After the event, this includes: 

  • thank you for coming, 
  • event highlights,
  • link to helpful, related content your church has created previously (podcast, video, etc.);
  • link to custom follow-up content.

Get your messages out

You’ve written out valuable information, specific to the attendees. Now it’s time to switch over to the how. 

Social media is a great place to promote your event and attract people. However, I wouldn’t recommend relying on it for your pre- and post-event communication. With any social media, you’re working on off of someone else’s connection. You don’t own that access. Transitioning communication from social to space you completely own is where getting contact information is so helpful. Once you get their info, you have it! A direct line to speak directly to them!

Put in place a step-by-step communications process before the event. When you are ready, all you have to do is go! It’s way too easy to put it off and say you’ll do it later on. And then be tired and not do it at all. The more you can automate, the better.

Text messages for follow-up

People read text messages. With an open rate in the mid-to-high 90% range, you can’t ignore that it works. You’ll want to use a text messaging provider so you can manage the list and messages that go out. Many opportunities exist for using text as an overall communications tool. If you want to use this tool with other areas (ideas: new visitors, volunteers, etc.), it’s a great add-on.

Let’s go back to the before and after event messages discussed earlier. Text is a great way to send quick confirmations, reminders, and links to any extra content.

If you’re looking for a texting provider, I’ve been impressed with Text In Church as a partner. They offer excellent service and provide templates and other ideas to help you connect with people from potential guests to those already attending regularly. (Yup, we’re affiliates. We’re also picky about who we partner with and don’t endorse just any company.)

Email for follow-up

Email remains a longstanding, effective method of communication. Keep using it! Relative to text, email does have a lower open rate. To encourage people to open, let them know that you’ll be sending them reminders and other helpful information when you collect their contact info.
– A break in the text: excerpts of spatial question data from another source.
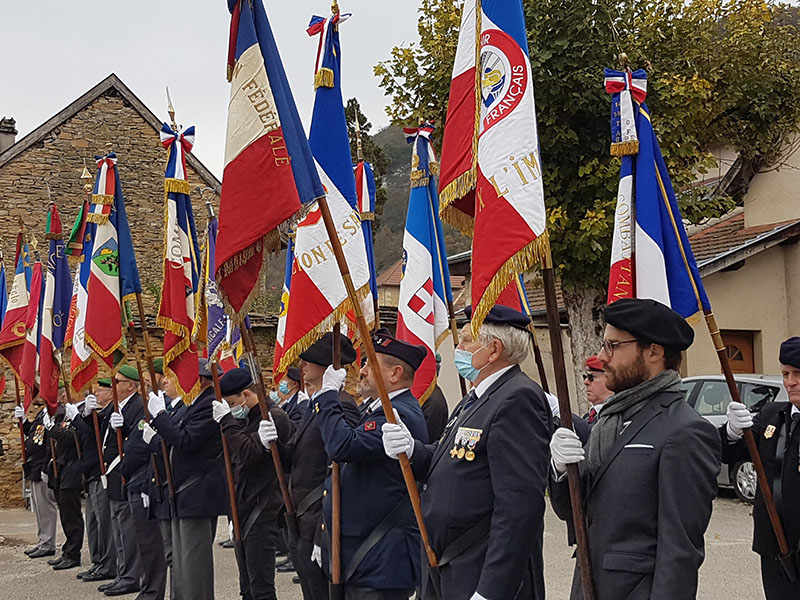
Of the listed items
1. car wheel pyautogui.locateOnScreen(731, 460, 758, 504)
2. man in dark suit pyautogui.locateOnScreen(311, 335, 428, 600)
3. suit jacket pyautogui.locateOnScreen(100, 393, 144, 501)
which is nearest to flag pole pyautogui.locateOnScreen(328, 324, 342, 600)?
man in dark suit pyautogui.locateOnScreen(311, 335, 428, 600)

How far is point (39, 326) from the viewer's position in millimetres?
10461

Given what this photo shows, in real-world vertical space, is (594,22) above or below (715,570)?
above

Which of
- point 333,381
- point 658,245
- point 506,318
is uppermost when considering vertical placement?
point 658,245

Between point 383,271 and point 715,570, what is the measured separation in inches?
1305

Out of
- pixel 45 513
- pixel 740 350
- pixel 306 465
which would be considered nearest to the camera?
pixel 306 465

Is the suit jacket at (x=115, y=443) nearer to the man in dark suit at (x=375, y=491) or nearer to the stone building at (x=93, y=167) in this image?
the man in dark suit at (x=375, y=491)

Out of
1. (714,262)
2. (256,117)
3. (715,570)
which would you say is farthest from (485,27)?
(714,262)

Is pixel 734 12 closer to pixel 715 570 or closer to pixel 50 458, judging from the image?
pixel 715 570

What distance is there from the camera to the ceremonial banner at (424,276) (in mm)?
6645

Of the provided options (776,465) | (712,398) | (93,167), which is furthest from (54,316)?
(93,167)

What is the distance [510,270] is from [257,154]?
5.27 feet

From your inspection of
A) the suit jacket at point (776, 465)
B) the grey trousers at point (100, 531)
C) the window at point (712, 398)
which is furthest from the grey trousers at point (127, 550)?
the window at point (712, 398)

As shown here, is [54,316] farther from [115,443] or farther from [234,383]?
[234,383]

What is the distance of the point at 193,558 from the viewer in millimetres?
6191
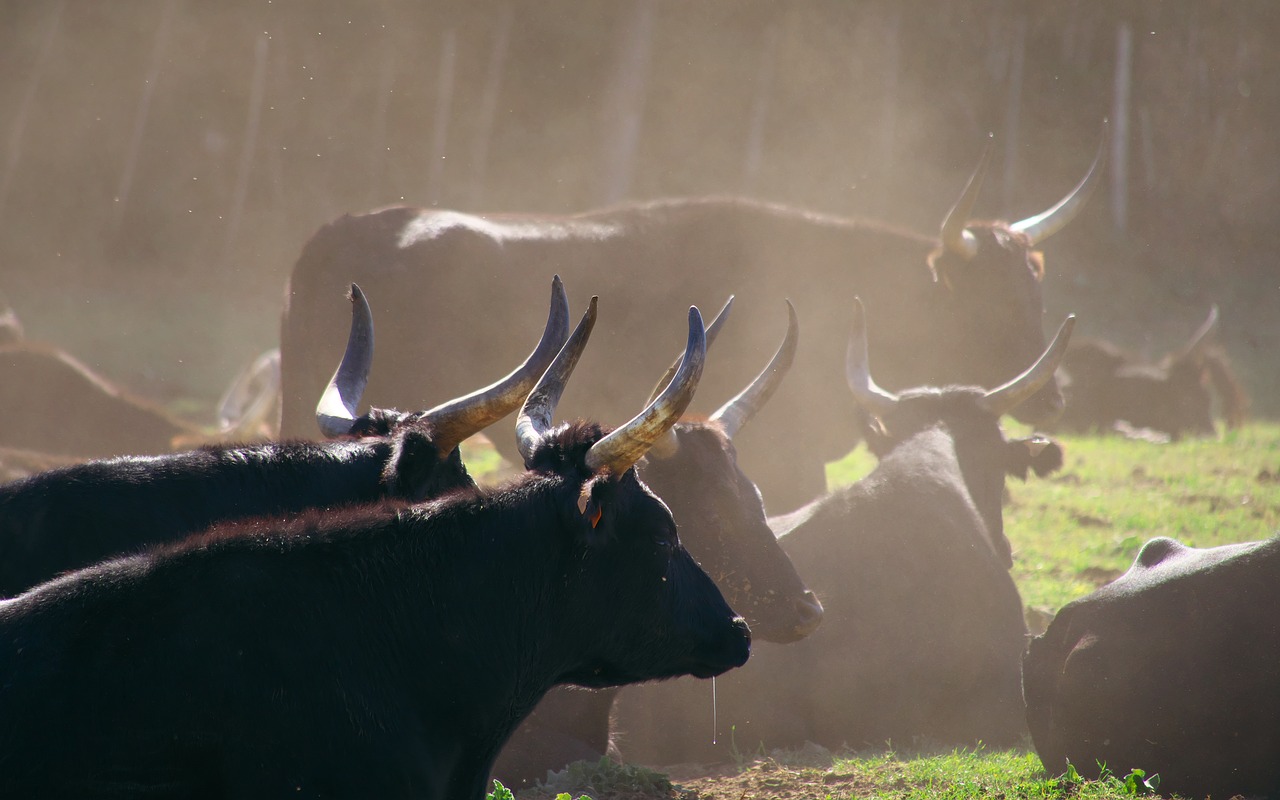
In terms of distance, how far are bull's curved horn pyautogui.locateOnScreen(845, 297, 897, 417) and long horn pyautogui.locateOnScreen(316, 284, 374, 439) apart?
3.65m

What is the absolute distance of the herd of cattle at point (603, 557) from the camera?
291 cm

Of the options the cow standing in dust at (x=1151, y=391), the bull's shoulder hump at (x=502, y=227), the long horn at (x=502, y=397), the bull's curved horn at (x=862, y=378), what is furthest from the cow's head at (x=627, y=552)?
the cow standing in dust at (x=1151, y=391)

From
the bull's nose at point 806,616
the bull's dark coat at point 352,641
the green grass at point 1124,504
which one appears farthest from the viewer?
the green grass at point 1124,504

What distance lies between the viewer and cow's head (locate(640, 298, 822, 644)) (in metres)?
5.04

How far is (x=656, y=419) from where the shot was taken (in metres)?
3.17

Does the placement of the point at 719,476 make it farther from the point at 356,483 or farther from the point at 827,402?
the point at 827,402

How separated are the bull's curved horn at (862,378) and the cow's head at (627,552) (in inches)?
158

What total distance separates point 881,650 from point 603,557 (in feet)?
9.24

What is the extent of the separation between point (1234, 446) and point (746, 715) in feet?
23.0

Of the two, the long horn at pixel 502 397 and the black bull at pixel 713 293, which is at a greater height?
the black bull at pixel 713 293

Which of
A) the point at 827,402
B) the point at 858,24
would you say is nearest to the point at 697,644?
the point at 827,402

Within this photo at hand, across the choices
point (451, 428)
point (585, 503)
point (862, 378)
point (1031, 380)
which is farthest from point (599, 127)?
point (585, 503)

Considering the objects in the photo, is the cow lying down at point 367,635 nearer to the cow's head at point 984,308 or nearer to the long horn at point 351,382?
the long horn at point 351,382

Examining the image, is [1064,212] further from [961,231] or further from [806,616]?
[806,616]
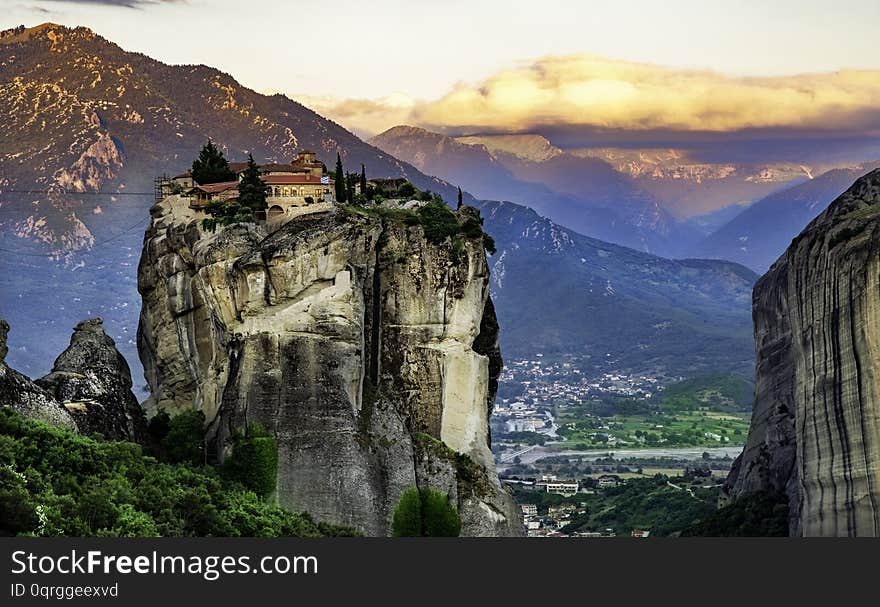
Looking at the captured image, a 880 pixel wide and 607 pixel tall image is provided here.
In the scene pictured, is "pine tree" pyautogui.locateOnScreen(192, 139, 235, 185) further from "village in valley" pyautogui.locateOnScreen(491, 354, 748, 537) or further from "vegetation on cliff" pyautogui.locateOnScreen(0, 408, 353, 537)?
"village in valley" pyautogui.locateOnScreen(491, 354, 748, 537)

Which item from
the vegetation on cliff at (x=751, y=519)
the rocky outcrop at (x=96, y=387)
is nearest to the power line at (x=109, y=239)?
the rocky outcrop at (x=96, y=387)

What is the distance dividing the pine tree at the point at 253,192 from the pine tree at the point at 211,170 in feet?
21.1

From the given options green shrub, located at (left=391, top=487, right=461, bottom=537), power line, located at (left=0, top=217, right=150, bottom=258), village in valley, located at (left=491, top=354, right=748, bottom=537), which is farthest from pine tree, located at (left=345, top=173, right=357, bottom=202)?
power line, located at (left=0, top=217, right=150, bottom=258)

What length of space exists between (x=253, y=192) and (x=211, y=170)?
7.44 meters

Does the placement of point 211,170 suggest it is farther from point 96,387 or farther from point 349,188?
point 96,387

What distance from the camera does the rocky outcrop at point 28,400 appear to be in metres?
56.1

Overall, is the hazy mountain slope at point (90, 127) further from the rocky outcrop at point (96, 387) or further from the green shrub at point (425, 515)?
the green shrub at point (425, 515)

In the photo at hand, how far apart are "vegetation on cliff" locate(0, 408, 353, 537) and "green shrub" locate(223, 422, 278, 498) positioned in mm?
526

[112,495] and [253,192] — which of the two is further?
[253,192]

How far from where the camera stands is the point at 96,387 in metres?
62.9

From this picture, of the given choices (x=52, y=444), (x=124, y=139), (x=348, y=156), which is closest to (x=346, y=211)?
(x=52, y=444)

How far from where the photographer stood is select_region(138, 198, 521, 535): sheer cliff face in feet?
199

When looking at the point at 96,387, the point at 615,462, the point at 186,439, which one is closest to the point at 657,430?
the point at 615,462

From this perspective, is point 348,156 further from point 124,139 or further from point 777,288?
point 777,288
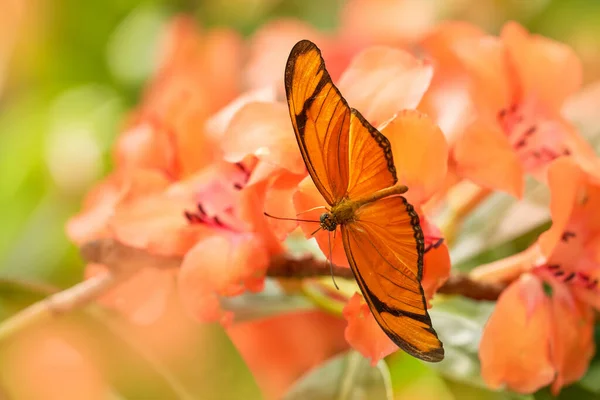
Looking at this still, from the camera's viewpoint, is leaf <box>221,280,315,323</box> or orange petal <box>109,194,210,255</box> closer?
orange petal <box>109,194,210,255</box>

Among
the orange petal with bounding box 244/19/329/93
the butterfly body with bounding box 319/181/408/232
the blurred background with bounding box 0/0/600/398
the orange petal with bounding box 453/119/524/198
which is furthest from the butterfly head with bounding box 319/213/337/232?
the blurred background with bounding box 0/0/600/398

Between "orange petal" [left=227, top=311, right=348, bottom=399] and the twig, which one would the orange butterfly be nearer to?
the twig

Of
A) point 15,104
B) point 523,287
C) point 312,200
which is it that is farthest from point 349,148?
point 15,104

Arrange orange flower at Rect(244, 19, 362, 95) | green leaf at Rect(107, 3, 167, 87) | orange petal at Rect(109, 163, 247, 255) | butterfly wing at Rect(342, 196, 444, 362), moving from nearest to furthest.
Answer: butterfly wing at Rect(342, 196, 444, 362)
orange petal at Rect(109, 163, 247, 255)
orange flower at Rect(244, 19, 362, 95)
green leaf at Rect(107, 3, 167, 87)

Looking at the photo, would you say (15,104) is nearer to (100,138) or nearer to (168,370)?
(100,138)

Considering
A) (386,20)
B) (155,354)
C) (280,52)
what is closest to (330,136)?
(155,354)

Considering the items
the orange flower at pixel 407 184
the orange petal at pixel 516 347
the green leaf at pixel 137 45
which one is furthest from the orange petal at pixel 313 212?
the green leaf at pixel 137 45
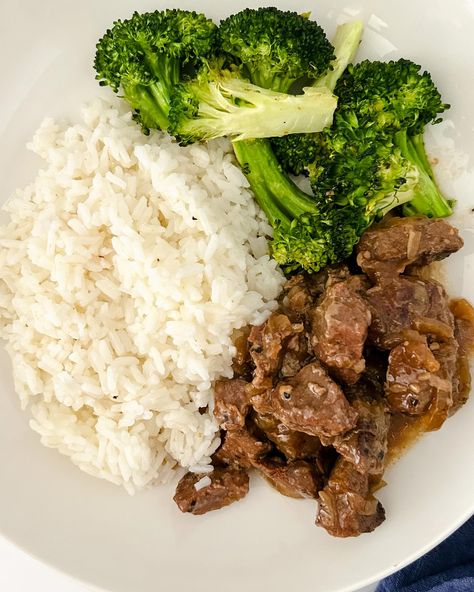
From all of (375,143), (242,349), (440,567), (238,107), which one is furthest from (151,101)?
(440,567)

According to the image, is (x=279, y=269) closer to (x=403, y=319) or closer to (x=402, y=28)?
(x=403, y=319)

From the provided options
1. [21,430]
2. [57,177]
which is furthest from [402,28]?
[21,430]

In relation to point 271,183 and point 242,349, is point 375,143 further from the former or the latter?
point 242,349

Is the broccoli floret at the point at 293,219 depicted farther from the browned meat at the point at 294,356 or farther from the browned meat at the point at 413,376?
the browned meat at the point at 413,376

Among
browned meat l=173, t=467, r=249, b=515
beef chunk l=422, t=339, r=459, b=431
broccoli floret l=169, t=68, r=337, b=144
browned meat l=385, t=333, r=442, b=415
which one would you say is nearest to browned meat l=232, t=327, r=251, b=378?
browned meat l=173, t=467, r=249, b=515

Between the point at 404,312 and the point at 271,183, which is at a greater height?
the point at 271,183

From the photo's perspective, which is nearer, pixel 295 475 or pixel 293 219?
pixel 295 475
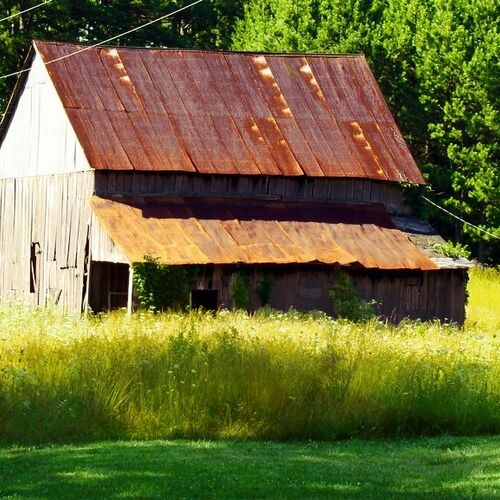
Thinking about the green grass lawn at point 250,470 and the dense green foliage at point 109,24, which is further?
the dense green foliage at point 109,24

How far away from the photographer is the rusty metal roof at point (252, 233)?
32.1 m

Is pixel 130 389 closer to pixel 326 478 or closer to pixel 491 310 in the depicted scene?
pixel 326 478

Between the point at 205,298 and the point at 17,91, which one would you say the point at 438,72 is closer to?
the point at 17,91

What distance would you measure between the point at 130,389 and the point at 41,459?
2.43 m

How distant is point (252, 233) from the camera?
34000 millimetres

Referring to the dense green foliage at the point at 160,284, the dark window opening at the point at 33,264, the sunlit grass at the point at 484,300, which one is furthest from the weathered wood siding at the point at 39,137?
the sunlit grass at the point at 484,300

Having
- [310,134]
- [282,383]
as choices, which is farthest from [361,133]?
[282,383]

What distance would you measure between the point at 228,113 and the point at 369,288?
6519 mm

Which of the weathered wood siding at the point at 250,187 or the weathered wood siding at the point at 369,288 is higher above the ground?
the weathered wood siding at the point at 250,187

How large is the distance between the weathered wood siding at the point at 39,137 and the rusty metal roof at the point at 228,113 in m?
0.66

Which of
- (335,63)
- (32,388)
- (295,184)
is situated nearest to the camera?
(32,388)

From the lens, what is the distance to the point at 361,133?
38344mm

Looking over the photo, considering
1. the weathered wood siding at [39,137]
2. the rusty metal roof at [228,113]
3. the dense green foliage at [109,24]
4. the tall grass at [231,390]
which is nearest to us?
the tall grass at [231,390]

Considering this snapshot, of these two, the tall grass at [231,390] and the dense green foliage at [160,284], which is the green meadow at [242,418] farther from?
the dense green foliage at [160,284]
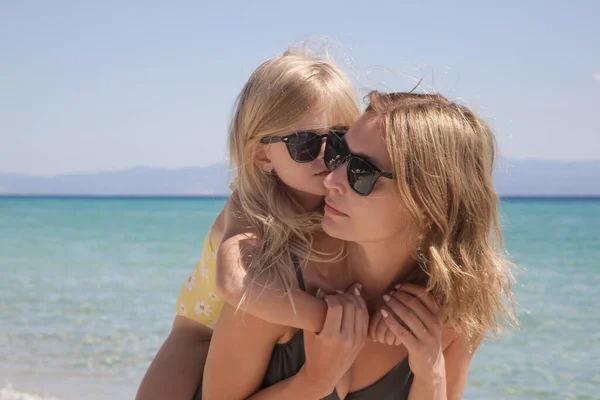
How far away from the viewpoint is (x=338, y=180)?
2479mm

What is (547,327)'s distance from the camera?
30.1 ft

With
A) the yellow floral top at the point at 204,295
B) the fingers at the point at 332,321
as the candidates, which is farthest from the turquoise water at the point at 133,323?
the yellow floral top at the point at 204,295

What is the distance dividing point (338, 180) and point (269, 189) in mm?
641

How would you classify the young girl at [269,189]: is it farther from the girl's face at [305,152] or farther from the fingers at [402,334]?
the fingers at [402,334]

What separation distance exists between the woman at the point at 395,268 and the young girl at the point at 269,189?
0.66 ft

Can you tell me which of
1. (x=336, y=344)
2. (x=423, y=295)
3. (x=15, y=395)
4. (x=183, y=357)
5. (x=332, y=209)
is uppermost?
(x=332, y=209)

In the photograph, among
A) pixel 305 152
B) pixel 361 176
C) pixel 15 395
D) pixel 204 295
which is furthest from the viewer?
pixel 15 395

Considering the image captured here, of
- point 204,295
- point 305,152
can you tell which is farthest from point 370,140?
point 204,295

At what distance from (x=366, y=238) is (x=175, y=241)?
A: 1904 cm

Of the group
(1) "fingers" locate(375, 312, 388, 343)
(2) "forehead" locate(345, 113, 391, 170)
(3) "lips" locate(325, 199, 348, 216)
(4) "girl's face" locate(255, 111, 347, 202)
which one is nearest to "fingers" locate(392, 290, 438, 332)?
(1) "fingers" locate(375, 312, 388, 343)

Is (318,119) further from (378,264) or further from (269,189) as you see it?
(378,264)

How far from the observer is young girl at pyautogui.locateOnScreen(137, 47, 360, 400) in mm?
2732

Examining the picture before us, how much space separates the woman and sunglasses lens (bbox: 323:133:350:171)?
0.03ft

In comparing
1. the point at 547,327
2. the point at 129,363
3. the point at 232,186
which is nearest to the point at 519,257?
the point at 547,327
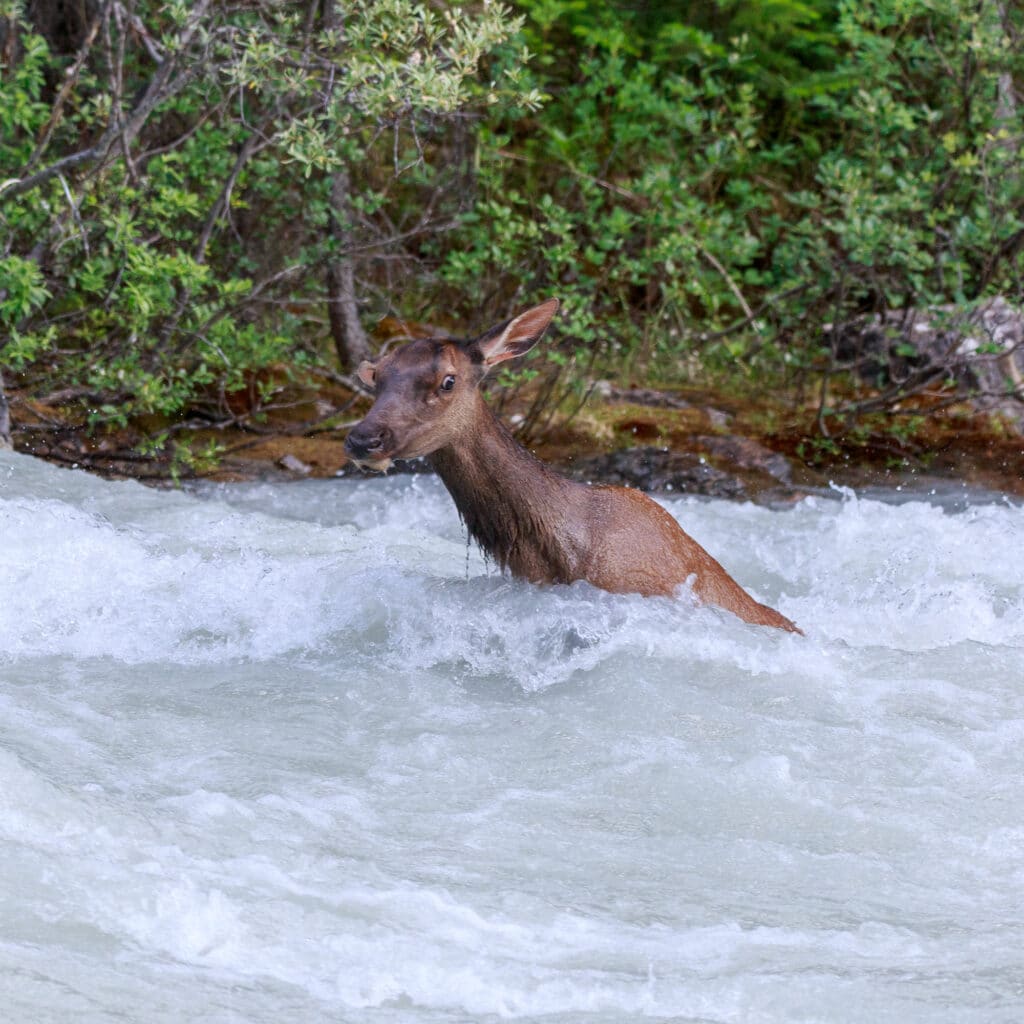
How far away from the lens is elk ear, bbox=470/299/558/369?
636cm

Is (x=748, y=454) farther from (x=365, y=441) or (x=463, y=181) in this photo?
(x=365, y=441)

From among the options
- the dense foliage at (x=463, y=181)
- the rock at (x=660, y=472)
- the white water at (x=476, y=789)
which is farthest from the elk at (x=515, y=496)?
the rock at (x=660, y=472)

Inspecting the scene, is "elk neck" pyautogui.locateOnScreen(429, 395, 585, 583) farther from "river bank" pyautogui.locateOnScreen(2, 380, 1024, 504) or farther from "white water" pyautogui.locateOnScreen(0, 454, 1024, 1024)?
"river bank" pyautogui.locateOnScreen(2, 380, 1024, 504)

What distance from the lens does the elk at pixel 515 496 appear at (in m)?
6.24

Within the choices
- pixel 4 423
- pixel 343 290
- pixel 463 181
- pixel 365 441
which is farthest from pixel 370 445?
pixel 463 181

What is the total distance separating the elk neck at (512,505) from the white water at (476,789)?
0.14m

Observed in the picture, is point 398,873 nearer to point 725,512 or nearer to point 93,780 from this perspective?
point 93,780

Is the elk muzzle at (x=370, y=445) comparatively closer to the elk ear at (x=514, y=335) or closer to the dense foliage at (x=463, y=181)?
the elk ear at (x=514, y=335)

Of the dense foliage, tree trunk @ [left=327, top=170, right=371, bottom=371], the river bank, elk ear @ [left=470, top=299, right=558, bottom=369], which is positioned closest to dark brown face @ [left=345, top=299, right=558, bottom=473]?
elk ear @ [left=470, top=299, right=558, bottom=369]

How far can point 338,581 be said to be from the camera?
7012 millimetres

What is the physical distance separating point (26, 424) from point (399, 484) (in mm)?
2520

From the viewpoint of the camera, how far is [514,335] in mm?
6441

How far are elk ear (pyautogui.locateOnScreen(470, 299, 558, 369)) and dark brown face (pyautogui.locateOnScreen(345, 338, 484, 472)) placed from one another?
0.20 feet

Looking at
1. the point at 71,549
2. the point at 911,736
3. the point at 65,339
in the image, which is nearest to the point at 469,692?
the point at 911,736
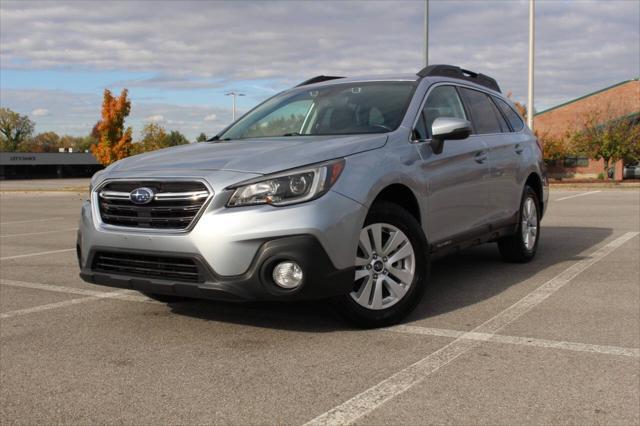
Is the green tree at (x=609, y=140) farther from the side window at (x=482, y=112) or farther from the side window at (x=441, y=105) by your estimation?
the side window at (x=441, y=105)

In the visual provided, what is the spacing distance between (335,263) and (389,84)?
2.15 m

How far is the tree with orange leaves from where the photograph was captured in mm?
51000

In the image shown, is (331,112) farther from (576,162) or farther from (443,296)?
(576,162)

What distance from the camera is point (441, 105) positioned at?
5887 mm

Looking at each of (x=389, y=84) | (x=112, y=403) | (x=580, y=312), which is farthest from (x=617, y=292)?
(x=112, y=403)

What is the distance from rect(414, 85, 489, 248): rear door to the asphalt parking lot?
609 mm

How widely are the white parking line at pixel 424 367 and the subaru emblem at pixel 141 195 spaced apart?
1.89m

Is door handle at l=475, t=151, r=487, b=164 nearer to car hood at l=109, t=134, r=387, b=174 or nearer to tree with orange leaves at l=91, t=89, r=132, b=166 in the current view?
car hood at l=109, t=134, r=387, b=174

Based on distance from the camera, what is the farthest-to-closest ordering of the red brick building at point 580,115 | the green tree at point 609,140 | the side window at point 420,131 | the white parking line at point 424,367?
the red brick building at point 580,115 → the green tree at point 609,140 → the side window at point 420,131 → the white parking line at point 424,367

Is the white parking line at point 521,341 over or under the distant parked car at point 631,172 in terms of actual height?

While emails tend to be read on mobile devices, people expect it to have more content than a text message. Email provides an excellent space for more in-depth, engaging content (videos, longer reads, etc.)

Note of caution: unless you have specifically included an OPT-IN option to include them on your regular email newsletters or text messages, do NOT add them. Legally, this goes against CAN-SPAM laws. As a person, it’s just annoying, and it can hurt that initial level of trust they established with you by giving their contact information. Don’t abuse it! Ok, off my soapbox.

Example follow-up plan for new mom’s event.

Let’s look at a hypothetical example that shows how a church may use email and text to engage someone before and after the event.

Contact information collected with registration:

  • The form includes fields for their email and phone number.
  • Checkbox with “yes, I would like to receive text messages about this event.”
  • Checkbox with “yes, I would like to receive emails about this event.”

Before the event:

  • Email: Confirmation that includes a message from one of the speakers welcoming them and encouraging them.
  • Text: Confirmation of their registration, and close with a landing page link to more event info and related content.
  • Text or Email: Reminder the day before. Include information about what they should bring. A testimonial message from a past attendee is a great way to get them excited about attending (and helps reduce no-shows!)

After the event:

  • Email: thank them for coming, send them a link to a 5-day devotional series for new moms.
  • Text: Wednesday before, invite them to experience your Sunday worship service. Be sure to mention the free coffee, child-friendly atmosphere, and free childcare should they need it.
All of those messages make sense as natural next steps. The messages come from you, from the church. However, they focus on meeting the needs of the recipient.

Good follow-up shows you care. That’s what we’re called to do as a part of the church. Email and text merely represent modern tools we can use to reach out, make connections, and start developing relationships.